* _Task set_
• 1. Return the passage of the Grid Engine news page from "I won't even" to "settings found elsewhere.", copied word for word.
• 2. Turn the paragraph of the Grid Engine news page beginning "3. Three T-Shirts goes to those persons who will be using SGE for the first time" into a short bulleted list that keeps its main facts.

SGE 6.1u5 update is out
Update release SGE 6.1u5 is out today, the announcement can be read at http://gridengine.sunsource.net/news/GE61u5-announce.html and the list of bugs fixed since the last release in the 6.1 series can be found here: http://gridengine.sunsource.net/project/gridengine/61patches.txt.
Screencast showing online upgrade to SGE 6.2
Lubomir Petrik has posted a screencast recording showing the SGE 6.x to SGE 6.2 upgrade process. Thanks to Andy for finding and reporting this.
T-Shirt Contest
Want a T-shirt? Be quick and email Andy. Details below.
Do you want to win a truly nice open source T-Shirt?
There are T-shirts to win in three categories:
1. Among the first 50 of you who reply *directly* to me (andy.schwierskott@sun.com) and tell us what is the single most important or interesting feature in SGE 6.2 for you, we'll draw three T-shirts.
2. Three T-Shirts goes to those persons who first report that they have upgraded their production cluster to SGE 6.2. Test-beds, eval clusters, private use doesn't count.
3. Three T-Shirts goes to those persons who will be using SGE for the first time, be it because you replace another DRM system or be it because you start using a DRM system for the first time. Requirements: it must be SGE 6.2 and it must be production use, not just a test-bed, private use or eval cluster.
We'll respect your privacy and only make your name public if you agree to it! Sun Microsystems employees may not participate.
Please feel free to populate this announcement and 'lottery' to mailing lists who take care about the SGE technology.
Regards, Andy
6.2 Officially Out
Grid Engine 6.2 is officially out, follow the links in the blog post below to read DanT's excellent set of articles on "why upgrade to 6.2?".
Get it here:
http://www.sun.com/software/gridware/
This also marks the official transition to having all of the Sun SGE documentation and manuals in wiki form:
http://wikis.sun.com/display/GridEngine/Grid+Engine
SGE 6.2 Coming August 5th
Unofficial word is that the official release of SGE 6.2 is coming on Tuesday, August 5th.
To read up on why this is news, check out Dan's excellent essays:
Why upgrade? DanT explains SGE from 5.x through 6.2 and beyond
Dan has posted a great overview of how Grid Engine has changed since the version 5.x days, couched in the context of answering the "Why should I upgrade SGE?" questions that often come up.
I won't even excerpt it, the full article is well worth a read:
http://blogs.sun.com/templedf/entry/why_upgrade
Feedback needed: Obsolete options and parameters considered for removal
Grid Engine developers posted a list today of SGE configuration parameters and client arguments that are being considered for removal from the product because they are either obsolete or they duplicate settings found elsewhere.

* _Recorded data_
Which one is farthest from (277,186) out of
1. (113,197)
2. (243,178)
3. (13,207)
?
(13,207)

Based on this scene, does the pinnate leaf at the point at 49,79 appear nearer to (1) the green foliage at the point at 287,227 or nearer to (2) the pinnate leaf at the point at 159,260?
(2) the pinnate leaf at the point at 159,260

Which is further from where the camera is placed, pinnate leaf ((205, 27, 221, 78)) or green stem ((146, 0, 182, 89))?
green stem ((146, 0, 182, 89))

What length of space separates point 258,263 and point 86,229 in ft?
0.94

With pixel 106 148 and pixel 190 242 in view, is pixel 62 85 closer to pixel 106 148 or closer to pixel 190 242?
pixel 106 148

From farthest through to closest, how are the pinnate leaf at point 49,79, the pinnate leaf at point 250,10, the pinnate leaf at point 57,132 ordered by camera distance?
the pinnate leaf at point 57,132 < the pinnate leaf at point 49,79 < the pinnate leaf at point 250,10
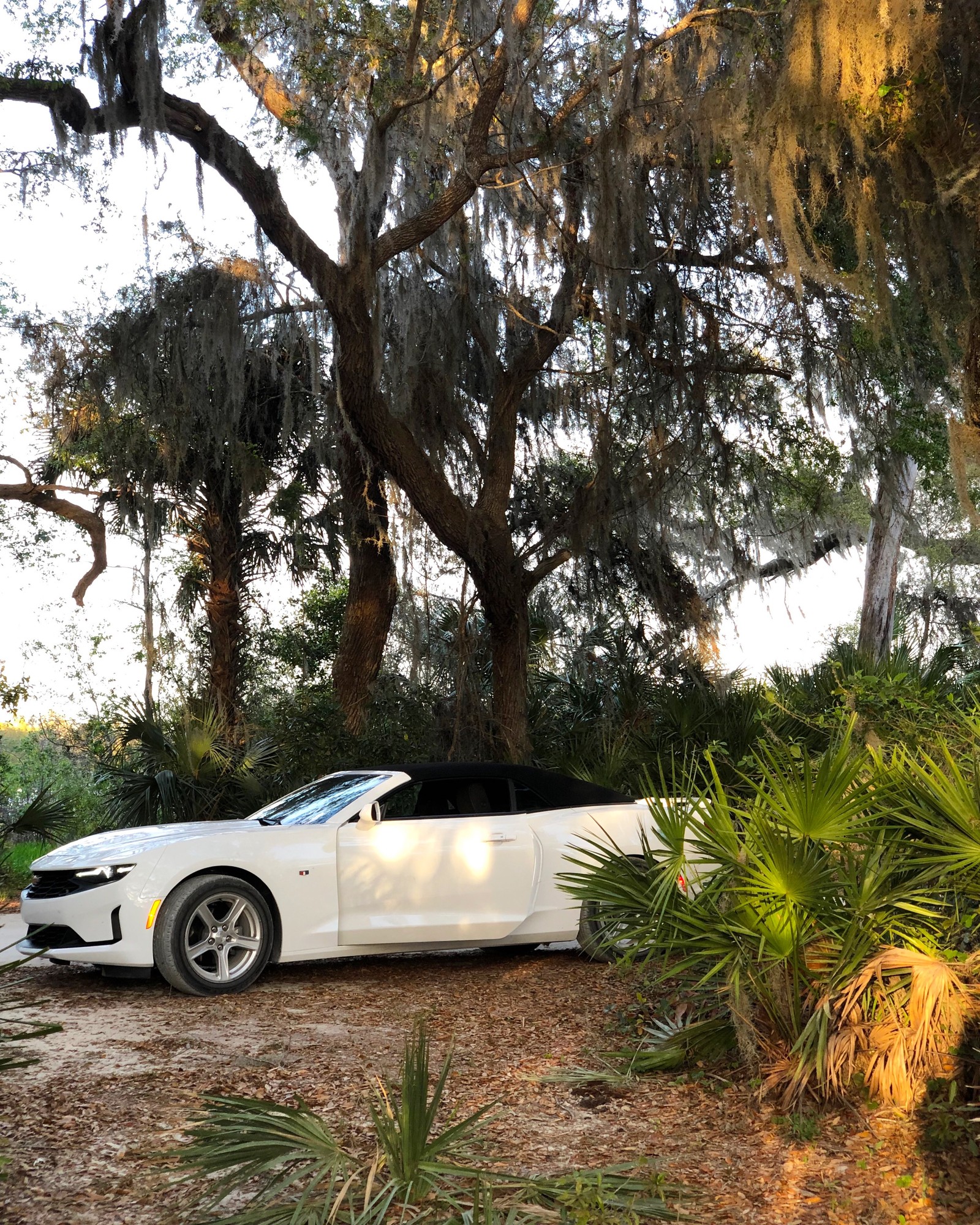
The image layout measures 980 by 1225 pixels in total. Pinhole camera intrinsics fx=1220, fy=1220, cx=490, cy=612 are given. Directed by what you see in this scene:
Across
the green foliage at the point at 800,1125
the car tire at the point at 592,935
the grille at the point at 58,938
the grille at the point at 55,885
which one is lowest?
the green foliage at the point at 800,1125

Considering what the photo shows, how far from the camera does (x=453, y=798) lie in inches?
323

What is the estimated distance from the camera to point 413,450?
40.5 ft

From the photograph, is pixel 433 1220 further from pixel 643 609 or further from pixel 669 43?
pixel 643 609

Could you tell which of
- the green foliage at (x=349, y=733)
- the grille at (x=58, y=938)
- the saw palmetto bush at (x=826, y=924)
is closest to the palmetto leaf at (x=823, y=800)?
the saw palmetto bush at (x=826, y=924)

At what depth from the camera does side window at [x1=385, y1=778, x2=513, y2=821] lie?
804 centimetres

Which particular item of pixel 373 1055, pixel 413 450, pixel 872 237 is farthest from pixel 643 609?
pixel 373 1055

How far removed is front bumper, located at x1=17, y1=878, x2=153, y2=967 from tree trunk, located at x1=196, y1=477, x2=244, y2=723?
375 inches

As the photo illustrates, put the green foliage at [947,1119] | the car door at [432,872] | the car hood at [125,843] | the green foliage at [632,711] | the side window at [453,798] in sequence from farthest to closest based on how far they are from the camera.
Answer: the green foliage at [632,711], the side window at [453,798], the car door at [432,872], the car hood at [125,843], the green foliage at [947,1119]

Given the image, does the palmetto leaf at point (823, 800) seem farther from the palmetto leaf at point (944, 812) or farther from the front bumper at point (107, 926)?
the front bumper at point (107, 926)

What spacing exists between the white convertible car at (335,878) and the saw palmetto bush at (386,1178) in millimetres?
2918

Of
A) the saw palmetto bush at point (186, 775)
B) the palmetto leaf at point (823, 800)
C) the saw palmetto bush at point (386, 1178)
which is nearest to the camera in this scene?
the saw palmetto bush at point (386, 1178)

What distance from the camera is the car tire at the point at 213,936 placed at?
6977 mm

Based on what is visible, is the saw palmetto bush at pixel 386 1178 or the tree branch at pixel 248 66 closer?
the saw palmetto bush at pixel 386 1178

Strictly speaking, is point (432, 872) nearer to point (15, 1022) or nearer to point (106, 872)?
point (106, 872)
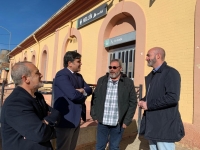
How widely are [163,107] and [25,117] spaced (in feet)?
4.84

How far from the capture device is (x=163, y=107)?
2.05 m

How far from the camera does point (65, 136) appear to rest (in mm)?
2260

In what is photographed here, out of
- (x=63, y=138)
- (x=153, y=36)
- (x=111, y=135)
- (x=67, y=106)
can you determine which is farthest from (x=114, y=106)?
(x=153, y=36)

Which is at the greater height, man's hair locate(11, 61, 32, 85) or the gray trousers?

* * *

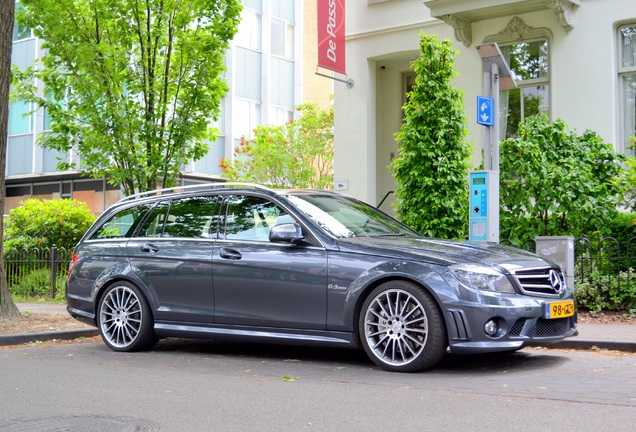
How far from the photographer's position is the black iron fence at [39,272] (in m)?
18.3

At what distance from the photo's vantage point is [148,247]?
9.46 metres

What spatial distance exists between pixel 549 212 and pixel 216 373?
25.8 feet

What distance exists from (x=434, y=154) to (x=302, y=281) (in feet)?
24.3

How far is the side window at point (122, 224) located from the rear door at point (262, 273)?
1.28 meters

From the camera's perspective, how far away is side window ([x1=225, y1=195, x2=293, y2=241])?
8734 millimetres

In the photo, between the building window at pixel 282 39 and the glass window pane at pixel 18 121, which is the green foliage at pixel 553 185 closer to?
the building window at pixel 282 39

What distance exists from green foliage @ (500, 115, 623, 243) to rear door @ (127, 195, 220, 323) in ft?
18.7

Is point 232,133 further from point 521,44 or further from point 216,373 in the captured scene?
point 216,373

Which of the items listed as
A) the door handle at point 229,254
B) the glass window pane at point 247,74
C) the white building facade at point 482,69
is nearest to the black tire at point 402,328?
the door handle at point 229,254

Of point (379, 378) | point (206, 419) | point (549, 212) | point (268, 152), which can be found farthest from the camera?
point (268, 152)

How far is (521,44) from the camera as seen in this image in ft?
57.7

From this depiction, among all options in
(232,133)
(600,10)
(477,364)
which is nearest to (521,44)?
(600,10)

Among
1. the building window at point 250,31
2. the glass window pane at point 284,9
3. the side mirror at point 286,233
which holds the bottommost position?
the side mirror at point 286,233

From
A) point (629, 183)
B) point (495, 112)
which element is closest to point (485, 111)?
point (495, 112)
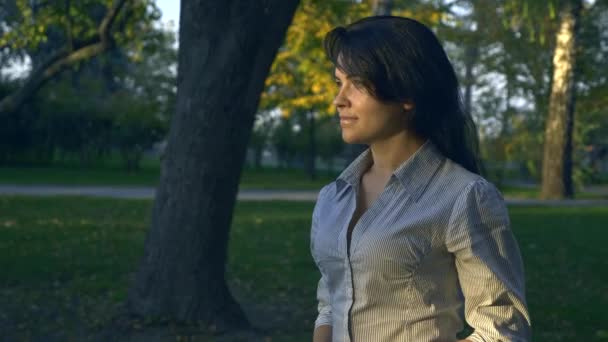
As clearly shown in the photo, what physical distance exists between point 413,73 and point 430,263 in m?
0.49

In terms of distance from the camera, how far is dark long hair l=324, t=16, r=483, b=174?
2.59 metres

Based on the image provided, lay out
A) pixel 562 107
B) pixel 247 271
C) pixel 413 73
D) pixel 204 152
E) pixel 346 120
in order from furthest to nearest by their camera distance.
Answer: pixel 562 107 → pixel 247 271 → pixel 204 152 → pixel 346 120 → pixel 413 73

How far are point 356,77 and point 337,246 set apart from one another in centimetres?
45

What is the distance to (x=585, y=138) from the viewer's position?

* _Answers to the exercise_
• 1.
I won't even excerpt it, the full article is well worth a read:
http://blogs.sun.com/templedf/entry/why_upgrade
Feedback needed: Obsolete options and parameters considered for removal
Grid Engine developers posted a list today of SGE configuration parameters and client arguments that are being considered for removal from the product because they are either obsolete or they duplicate settings found elsewhere.

• 2.
- Three T-shirts go to people who will be using SGE for the first time, either to replace another DRM system or as their first DRM system.
- It must be SGE 6.2.
- It must be production use. A test-bed, private use or an eval cluster doesn't count.